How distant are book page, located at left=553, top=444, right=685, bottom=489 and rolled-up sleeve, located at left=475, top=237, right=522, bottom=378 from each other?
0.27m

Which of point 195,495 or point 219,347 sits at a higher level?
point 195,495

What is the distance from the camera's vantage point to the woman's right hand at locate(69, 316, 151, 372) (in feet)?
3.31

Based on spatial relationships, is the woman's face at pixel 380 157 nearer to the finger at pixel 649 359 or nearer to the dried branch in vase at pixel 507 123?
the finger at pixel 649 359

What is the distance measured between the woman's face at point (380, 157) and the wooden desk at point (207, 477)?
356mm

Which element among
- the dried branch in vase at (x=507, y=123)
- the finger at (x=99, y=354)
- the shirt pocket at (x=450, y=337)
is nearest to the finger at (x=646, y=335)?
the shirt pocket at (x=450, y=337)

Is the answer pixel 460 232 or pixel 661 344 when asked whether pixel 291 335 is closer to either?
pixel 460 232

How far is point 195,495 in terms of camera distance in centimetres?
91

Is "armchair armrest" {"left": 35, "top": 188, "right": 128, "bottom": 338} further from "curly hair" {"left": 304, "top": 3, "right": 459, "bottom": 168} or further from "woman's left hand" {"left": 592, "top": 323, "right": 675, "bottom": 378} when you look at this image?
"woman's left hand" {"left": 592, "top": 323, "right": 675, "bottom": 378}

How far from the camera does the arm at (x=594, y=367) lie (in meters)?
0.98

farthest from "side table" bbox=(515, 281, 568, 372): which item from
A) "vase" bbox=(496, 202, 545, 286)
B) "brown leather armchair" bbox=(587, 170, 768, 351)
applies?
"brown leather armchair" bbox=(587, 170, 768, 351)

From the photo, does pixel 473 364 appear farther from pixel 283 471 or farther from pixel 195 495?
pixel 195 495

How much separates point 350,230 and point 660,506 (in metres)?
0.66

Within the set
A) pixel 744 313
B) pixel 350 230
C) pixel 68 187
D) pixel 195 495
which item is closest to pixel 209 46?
++++++++
EXERCISE AIM: Rewrite the data from the line containing "How far is point" through the end of the data, replacing "camera" with "lens" and leaving everything else unchanged.

SOLUTION FOR THIS EXERCISE:
How far is point 195,495 in terms of lens distance in centimetres?
91

Is "armchair armrest" {"left": 35, "top": 188, "right": 128, "bottom": 338} further from "curly hair" {"left": 304, "top": 3, "right": 459, "bottom": 168} or further from "woman's left hand" {"left": 592, "top": 323, "right": 675, "bottom": 378} when you look at this image?
"woman's left hand" {"left": 592, "top": 323, "right": 675, "bottom": 378}

How far from the lens does the arm at (x=594, y=367) lie (in meters)?
0.98

farthest from "side table" bbox=(515, 281, 568, 372): which item from
A) "vase" bbox=(496, 202, 545, 286)
B) "brown leather armchair" bbox=(587, 170, 768, 351)
applies?
"brown leather armchair" bbox=(587, 170, 768, 351)

From the photo, does pixel 473 364 appear farther from pixel 283 471 or farther from pixel 195 495?
pixel 195 495

How much separates point 350,230 and point 660,506 (in metres)?
0.66

Within the set
A) pixel 744 313
B) pixel 350 230
C) pixel 68 187
D) pixel 195 495
which item is closest to pixel 209 46?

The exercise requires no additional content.